++++ Material provided ++++
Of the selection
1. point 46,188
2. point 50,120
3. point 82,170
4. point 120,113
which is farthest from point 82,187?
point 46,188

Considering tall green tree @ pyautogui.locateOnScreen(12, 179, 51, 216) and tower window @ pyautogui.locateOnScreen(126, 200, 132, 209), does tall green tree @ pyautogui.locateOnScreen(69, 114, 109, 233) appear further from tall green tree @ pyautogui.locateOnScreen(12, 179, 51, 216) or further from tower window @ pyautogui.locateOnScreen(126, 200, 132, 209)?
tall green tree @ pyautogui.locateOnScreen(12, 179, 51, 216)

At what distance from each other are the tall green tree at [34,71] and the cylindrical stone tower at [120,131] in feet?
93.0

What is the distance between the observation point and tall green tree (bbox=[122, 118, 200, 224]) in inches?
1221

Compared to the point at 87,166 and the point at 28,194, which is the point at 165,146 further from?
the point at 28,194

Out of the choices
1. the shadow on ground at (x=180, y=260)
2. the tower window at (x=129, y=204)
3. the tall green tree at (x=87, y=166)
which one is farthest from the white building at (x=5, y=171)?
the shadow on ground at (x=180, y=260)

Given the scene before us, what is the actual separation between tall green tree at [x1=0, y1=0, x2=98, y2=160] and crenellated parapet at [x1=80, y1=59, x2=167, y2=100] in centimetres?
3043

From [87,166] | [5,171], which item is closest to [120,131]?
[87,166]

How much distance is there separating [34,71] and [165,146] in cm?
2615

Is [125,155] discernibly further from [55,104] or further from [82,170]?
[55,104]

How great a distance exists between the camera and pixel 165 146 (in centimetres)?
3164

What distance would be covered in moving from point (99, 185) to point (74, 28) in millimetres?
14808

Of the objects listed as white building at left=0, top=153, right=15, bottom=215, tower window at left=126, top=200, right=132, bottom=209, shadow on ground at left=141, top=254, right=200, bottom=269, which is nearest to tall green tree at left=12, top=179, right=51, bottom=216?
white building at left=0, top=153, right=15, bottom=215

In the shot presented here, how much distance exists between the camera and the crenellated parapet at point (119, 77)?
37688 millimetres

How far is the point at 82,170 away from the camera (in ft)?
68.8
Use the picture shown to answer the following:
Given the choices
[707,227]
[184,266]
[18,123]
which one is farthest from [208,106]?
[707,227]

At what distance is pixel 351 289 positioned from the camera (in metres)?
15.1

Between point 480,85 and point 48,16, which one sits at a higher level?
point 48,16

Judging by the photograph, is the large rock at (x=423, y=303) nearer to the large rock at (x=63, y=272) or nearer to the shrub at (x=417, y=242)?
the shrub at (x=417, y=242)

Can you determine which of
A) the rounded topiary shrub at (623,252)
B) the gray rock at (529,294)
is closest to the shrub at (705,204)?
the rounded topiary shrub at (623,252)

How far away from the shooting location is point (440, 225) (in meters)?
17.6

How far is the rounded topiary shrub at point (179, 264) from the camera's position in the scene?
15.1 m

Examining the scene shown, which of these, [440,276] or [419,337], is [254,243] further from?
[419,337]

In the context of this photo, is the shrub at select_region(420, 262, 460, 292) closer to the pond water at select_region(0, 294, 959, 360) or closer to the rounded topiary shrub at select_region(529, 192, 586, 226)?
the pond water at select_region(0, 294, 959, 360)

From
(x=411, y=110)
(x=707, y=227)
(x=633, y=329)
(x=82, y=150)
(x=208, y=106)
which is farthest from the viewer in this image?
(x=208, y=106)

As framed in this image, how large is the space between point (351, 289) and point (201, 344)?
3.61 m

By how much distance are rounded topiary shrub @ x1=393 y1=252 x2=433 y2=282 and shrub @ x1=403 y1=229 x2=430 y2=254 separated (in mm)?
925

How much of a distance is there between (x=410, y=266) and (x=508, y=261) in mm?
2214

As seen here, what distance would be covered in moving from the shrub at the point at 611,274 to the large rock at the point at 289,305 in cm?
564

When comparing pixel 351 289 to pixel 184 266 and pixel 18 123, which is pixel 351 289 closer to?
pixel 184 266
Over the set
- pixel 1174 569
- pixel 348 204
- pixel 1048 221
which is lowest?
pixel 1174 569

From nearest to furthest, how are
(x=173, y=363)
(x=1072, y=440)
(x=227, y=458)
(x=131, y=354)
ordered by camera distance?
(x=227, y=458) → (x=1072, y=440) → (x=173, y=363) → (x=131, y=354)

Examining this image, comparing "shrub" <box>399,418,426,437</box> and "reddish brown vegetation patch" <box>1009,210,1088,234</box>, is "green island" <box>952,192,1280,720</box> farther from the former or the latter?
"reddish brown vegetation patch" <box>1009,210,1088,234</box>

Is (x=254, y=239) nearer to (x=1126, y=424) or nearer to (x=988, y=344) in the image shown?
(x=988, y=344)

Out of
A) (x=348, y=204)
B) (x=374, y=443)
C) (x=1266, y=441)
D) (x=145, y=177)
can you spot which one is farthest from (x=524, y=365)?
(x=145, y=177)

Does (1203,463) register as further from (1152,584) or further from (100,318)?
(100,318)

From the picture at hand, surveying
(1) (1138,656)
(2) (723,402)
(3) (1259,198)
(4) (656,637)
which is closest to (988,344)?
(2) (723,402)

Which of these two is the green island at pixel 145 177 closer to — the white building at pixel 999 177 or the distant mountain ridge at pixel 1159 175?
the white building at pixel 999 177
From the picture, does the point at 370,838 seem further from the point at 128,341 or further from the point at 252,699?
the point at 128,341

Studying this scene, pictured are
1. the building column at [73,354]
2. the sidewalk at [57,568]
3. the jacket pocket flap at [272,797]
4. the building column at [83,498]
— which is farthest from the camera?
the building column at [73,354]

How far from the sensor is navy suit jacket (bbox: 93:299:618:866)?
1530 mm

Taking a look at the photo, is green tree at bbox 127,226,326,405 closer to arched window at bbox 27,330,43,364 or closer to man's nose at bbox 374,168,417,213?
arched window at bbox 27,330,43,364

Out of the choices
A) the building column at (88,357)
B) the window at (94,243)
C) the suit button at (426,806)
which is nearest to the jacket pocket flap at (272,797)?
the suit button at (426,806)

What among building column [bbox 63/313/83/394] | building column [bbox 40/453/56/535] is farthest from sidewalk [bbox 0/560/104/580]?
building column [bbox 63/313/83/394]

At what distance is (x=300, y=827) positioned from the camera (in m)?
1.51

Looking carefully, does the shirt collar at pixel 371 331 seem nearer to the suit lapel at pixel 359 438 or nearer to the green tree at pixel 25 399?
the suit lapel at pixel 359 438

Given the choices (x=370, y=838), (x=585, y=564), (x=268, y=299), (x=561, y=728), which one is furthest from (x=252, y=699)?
++++
### Required task
Your task is to write out the lines from the one with "Taking a look" through the end of the records, exactly and with nothing added.

### The response
Taking a look at the photo, is green tree at bbox 127,226,326,405 closer to arched window at bbox 27,330,43,364 or closer to man's nose at bbox 374,168,417,213?
arched window at bbox 27,330,43,364

Out of the choices
A) the building column at (88,357)
B) the window at (94,243)
C) the suit button at (426,806)
which is nearest to the jacket pocket flap at (272,797)?
the suit button at (426,806)

What among building column [bbox 63/313/83/394] | building column [bbox 40/453/56/535] is farthest from sidewalk [bbox 0/560/104/580]?
building column [bbox 63/313/83/394]

At what distance is (x=300, y=827) positioned from the camera (in m)?
1.51

Looking carefully, does the shirt collar at pixel 371 331 seem nearer to the suit lapel at pixel 359 438 or nearer to the green tree at pixel 25 399?
the suit lapel at pixel 359 438

Given the choices (x=370, y=838), (x=585, y=564), (x=268, y=299), (x=561, y=728), which one is furthest from (x=252, y=699)?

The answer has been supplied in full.